Apesar de a Ilha da Madeira não ser muito extensa, existirão certamente recantos em número considerável onde nos possamos sentir únicos. Únicos no sentido literal e únicos pela sorte de existirem locais onde o tempo parece não ter passado.
A Fajã dos Padres será um deles.
Perto do Cabo Girão, seguimos em direcção à freguesia da Quinta Grande e, mais pergunta menos pergunta, havemos de dar com o local. O acesso à Fajã dos Padres, colocado de lado o barco e o helicóptero, é efectuado através de um elevador instalado no topo da falésia a cerca de 250 metros de altitude. Coisa pouca, se compararmos com os 580 metros do Cabo Girão. A este propósito, não confundir o teleférico para as Fajãs do Cabo Girão (o do Rancho, aberto desde 2003) com o elevador para a Fajã dos Padres (mais antigo).
A viagem de cerca de 4 minutos neste elevador, uma estrutura que parece algo arcaica e monstruosa, tem tudo para ser uma experiência apelativa e inesquecível. Funciona como um miradouro com uma considerável altura, com vista para a imensidão do Atlântico, as falésias que nos rodeiam e a pequena fajã bem lá em baixo. No nosso caso, para além destes factores, tornou-se igualmente marcante por termos ficado presas dentro da dita caixa monstruosa, uma vez que a sua porta teimava em não abrir. Como o manobrador da geringonça já nos tinha avisado que os cabos precisavam de descansar cerca de 5 minutos entre cada viagem, logo começamos a especular sobre o que de mal teríamos feito para não conseguirmos sair dali para fora. Benditos telemóveis que nos põem em contacto imediato com quem sabe das coisas e nos recomenda calma até que o elevador assente convenientemente seguindo os seus tempos.
No entanto, este inconveniente levemente assustador foi francamente ultrapassado logo à saída do elevador que nos trancou. Iniciando mais uma descida, agora pelos nossos próprios pés, vimo-nos imediatamente rodeadas de plantações de vinha, banana, manga, abacate (do qual trouxemos um delicioso exemplar esquecido no chão) e também, ainda que sem a mesma abundância, papaia, figo, maracujá e outros frutos tropicais.
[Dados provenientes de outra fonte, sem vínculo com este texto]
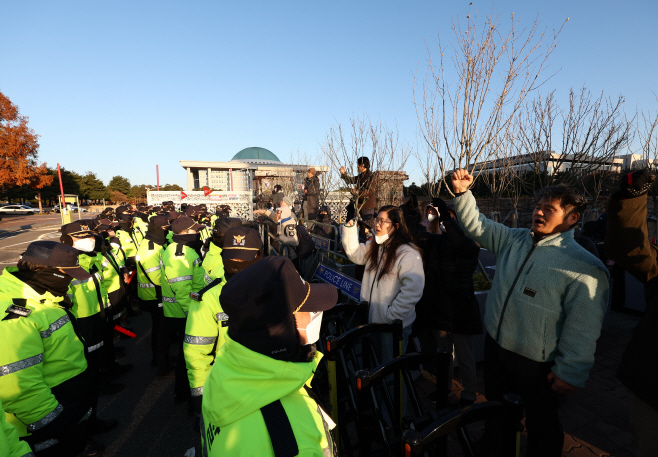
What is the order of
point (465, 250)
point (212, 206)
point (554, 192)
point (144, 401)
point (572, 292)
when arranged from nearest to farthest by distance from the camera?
point (572, 292)
point (554, 192)
point (465, 250)
point (144, 401)
point (212, 206)

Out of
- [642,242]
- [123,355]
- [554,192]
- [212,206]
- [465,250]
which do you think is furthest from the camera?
[212,206]

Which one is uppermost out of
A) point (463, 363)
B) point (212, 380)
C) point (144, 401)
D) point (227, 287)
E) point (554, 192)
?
point (554, 192)

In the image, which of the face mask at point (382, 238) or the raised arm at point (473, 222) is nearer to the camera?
the raised arm at point (473, 222)

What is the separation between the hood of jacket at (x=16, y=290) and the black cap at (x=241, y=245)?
1200mm

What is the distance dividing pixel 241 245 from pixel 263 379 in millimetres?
1561

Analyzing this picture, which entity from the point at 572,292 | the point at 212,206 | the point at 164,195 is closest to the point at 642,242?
the point at 572,292

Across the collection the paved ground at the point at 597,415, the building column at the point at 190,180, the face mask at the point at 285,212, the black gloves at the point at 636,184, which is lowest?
the paved ground at the point at 597,415

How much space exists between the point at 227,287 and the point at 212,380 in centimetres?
34

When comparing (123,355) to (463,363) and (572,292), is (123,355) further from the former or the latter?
(572,292)

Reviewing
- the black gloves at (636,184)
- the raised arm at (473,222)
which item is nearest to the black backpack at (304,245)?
the raised arm at (473,222)

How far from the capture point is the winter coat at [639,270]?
5.50 ft

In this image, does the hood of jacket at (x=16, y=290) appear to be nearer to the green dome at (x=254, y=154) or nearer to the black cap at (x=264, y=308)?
the black cap at (x=264, y=308)

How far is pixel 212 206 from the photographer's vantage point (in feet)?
63.0

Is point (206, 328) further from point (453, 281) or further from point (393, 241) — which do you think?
point (453, 281)
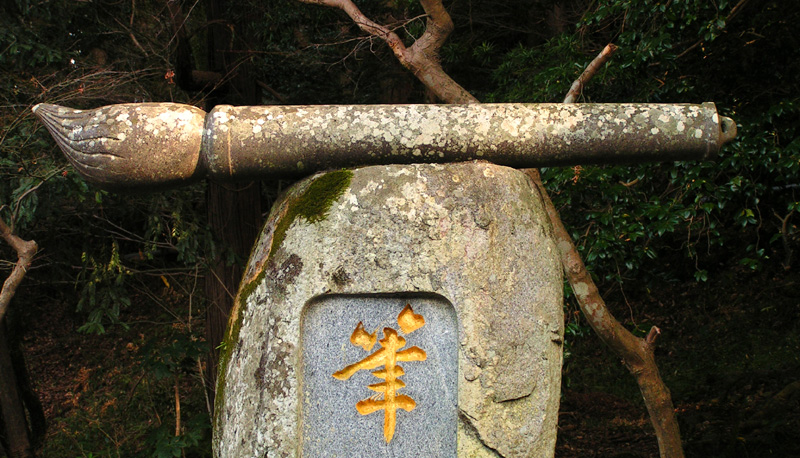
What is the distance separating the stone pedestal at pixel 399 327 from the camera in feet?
7.03

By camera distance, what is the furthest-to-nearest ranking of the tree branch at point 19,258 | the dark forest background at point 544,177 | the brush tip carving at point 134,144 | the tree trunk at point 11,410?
the tree trunk at point 11,410
the dark forest background at point 544,177
the tree branch at point 19,258
the brush tip carving at point 134,144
Bem sei que estava a chuviscar um pouco, mas dá para imaginar o que é encontrarmo-nos numa língua de terra, espremida entre o mar e a enorme falésia, com plantações que quase nos cobrem o corpo, caminhando sob as videiras em direcção aos 3 ou 4 casebres que compõem o povoado, retornar e dirigir-nos ao calhau para sentir o mar ainda mais de perto e apenas nos cruzarmos com o Sr. Eng.º, o dono da Quinta que havia ido ao encontro do elevador para tomar conta da ocorrência levemente assustadora?
Descrevo o paraíso? Não, mas a existir não deve ficar muito longe daqui.
Este pedaço de terra, para além da exploração da agricultura e da vinha, funciona como estância turística (alojamento num dos casebres referidos) e possui um restaurante que é presença nos roteiros gastronómicos do nosso país. Parece algo estranho que uma cozinha instalada no fim do mundo possa ser referência, precisamente pelas dificuldades que terá no acesso aos melhores produtos. Ok! Como dizia o reclame “prova e verás”. Só para me ficar na batata, direi que há muito que não comia batatas tão saborosas.
Concluindo a descrição do local que mais lamentaria não conhecer na Madeira, falta referir que a Fajã dos Padres deve o seu nome aos padres da Companhia de Jesus que aqui se instalaram durante mais de um século, tendo sido eles os responsáveis pela introdução do vinho Malvasia. Este vinho típico da Madeira (os outros famosos são o Bual, Verdelho e Sercial) tem aqui na Fajã as suas melhores uvas.
Uma nota mais: durante o Inverno, a Fajã recebe ondas de qualidade, daí que mereça vir até aqui acompanhada de prancha de surf.
Até por isso, e com ou sem elevador, a mana diz que era capaz de viver num sítio destes. Pudera!